Ainda no limiar da recuperação do cansaço diário, ouve de seu esposo a convocação. Do quarto, no meio de um louvor, grita o que ela sabe que deve fazer para cumprir as Escrituras: “A mulher sábia edifica a sua casa, mas a tola a destrói com suas próprias mãos” e: “As mulheres devem ser submissas a seus maridos”. Ela parte ao banheiro a fim de se ajeitar. No caminho rumina sobre como seu marido é bom e carinhoso, um cristão repleto de cuidados e pormenores românticos, antes e após Jesus. Ela, indecisa por muitos anos, agora tem a certeza de que jamais se entregará ao Senhor, senão pela mais profunda e genuína convicção. Na verdade, desde o início da calamidade global, ela sabe o quanto seu marido tem se convertido em muitos. Ela ainda é capaz de vê-lo e senti-lo desejosa para doar seu corpo e espírito, como uma pagadora de promessas numa via crucis evitável, mas irrevogável.

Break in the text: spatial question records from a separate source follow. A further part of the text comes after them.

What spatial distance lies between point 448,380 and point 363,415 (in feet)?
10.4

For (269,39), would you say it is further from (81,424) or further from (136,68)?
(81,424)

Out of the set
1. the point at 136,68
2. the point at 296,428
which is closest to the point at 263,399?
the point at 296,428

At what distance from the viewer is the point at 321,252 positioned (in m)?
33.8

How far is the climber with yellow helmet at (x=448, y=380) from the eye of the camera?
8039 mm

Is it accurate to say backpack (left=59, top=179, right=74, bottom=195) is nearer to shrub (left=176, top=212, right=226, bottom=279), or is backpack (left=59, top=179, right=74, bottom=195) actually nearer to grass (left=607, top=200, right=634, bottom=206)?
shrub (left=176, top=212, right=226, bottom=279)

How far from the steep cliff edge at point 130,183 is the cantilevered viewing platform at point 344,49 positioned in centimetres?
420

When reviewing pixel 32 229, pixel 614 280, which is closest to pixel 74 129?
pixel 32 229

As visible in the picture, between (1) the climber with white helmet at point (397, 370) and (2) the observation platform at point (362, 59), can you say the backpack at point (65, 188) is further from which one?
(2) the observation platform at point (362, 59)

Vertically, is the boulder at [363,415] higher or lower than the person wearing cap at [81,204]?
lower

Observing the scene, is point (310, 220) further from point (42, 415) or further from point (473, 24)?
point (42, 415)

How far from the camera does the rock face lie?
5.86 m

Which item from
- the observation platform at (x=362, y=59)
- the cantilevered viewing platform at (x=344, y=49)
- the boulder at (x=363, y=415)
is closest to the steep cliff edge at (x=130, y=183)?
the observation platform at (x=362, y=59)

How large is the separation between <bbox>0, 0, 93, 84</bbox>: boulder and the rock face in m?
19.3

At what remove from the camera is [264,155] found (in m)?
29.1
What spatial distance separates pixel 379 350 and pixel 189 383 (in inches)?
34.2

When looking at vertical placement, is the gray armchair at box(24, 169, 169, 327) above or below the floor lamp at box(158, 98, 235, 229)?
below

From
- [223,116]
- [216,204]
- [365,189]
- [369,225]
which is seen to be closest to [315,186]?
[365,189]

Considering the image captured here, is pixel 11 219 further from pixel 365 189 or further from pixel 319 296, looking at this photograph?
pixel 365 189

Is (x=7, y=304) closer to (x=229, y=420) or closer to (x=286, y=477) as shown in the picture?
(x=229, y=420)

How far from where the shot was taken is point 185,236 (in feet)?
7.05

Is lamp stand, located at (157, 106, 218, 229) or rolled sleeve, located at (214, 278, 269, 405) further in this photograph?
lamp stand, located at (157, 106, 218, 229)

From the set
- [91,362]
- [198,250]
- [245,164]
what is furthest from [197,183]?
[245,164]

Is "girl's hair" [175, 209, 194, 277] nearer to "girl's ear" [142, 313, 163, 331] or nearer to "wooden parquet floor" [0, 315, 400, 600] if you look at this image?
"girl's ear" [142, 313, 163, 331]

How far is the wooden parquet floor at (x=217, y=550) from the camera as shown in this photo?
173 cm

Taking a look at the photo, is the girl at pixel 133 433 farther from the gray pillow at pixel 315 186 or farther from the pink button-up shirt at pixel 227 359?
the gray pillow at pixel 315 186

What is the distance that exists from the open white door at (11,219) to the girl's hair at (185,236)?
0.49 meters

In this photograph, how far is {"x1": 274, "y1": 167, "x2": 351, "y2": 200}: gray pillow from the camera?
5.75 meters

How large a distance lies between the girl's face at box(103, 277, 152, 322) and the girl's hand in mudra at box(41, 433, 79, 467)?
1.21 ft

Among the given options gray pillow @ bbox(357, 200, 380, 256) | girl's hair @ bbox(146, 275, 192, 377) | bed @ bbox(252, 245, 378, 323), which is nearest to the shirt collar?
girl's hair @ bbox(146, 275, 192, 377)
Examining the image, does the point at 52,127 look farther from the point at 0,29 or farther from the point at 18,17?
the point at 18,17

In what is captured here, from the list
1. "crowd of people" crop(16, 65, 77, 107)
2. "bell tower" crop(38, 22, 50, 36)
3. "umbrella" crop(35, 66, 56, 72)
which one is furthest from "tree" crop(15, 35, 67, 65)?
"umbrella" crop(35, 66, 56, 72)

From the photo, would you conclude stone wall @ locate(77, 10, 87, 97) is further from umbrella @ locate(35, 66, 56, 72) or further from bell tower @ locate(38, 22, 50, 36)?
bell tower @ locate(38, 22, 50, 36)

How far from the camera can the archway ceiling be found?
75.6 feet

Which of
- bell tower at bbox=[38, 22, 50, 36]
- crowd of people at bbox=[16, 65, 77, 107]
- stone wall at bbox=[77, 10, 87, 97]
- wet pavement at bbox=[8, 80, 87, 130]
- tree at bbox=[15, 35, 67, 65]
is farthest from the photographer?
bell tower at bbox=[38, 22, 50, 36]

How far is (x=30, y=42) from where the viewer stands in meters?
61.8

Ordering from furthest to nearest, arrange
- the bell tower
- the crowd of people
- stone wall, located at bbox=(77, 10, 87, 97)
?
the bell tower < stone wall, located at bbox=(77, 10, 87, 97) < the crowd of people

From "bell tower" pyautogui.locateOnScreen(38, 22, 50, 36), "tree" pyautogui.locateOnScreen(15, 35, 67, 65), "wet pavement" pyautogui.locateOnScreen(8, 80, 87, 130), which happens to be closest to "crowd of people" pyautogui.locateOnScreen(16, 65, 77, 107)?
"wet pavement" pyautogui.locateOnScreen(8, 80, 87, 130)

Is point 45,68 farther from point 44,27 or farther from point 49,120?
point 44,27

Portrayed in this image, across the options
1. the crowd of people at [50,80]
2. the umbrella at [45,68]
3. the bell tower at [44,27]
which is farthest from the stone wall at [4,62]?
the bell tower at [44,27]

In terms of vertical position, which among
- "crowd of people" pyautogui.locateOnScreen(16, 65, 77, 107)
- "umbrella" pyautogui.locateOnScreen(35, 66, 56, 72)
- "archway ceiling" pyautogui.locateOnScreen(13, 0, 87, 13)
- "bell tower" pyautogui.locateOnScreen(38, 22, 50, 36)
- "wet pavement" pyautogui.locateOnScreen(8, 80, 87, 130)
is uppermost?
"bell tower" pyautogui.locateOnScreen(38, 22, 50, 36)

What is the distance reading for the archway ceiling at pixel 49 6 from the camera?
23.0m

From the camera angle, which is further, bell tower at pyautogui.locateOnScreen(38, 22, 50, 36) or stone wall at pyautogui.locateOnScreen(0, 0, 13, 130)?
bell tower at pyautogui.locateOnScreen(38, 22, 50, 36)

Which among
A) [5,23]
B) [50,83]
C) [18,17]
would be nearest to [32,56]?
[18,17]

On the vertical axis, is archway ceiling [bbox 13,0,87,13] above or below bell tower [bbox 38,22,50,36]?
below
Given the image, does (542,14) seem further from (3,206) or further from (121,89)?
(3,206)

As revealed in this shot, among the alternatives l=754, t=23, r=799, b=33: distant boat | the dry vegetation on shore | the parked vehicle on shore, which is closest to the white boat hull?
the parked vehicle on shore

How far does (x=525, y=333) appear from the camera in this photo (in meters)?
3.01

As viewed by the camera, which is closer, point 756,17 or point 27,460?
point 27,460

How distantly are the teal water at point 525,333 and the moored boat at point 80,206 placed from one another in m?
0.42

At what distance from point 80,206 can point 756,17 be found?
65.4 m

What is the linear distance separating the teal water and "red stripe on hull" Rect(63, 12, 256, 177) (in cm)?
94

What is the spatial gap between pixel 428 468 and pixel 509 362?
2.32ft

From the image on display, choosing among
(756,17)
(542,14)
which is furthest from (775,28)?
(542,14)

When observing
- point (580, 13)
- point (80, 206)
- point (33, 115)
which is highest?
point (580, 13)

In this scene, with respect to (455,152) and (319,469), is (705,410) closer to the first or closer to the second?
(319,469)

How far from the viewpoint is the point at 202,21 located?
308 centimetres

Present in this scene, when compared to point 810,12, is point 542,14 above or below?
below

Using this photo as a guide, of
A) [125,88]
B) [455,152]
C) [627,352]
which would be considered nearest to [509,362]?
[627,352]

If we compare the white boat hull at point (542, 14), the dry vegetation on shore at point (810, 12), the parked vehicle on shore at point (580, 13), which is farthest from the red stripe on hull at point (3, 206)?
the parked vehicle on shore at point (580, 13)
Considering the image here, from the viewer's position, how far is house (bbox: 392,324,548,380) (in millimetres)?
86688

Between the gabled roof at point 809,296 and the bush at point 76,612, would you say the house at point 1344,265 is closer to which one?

Acordara cedo para arrumar a mesa. Ainda o cheiro fresco do café quente impregna a cozinha, ouve a pergunta do esposo sobre a noite de sexo. Ela nem sente o aroma nem a pergunta. Contudo, endossa às exclamações eróticas recebidas como num transe programável. Sem fome. Espera o marido terminar para limpar tudo, inclusive as nódoas que lhe surgiram no corpo e teima em esconder. Faz sempre sexo no escuro. “Ainda bem que ele não reclama”, sussurra lavando os pratos. Prefere não o incomodar com mais problemas que ele já sabe: nenhuma mulher deve ser o termômetro da força de seu homem. Uma tontura a acomete desde o dia anterior, mas finge estar bem. Esse sintoma a persegue nos dias seguintes, até que, no meio da limpeza da casa, desmaia. Desperta muito depois. Ainda atônita, aguarda se o marido vem com alguma reclamação ou rogo para que cuide da saúde, mas nada. Ouve que ele está no quarto do casal, trancado recitando a Bíblia em voz alta. Ajeita-se e segue a rotina, ainda controlando um enjoo que de ocasional se torna permanente. Aos poucos vê as rusgas em seus delicados braços se espalharem. Também nas pernas, pescoço, rosto. Embora contra a própria decisão, passa a usar uma leve maquiagem para lhe cobrir a roxidão nos olhos.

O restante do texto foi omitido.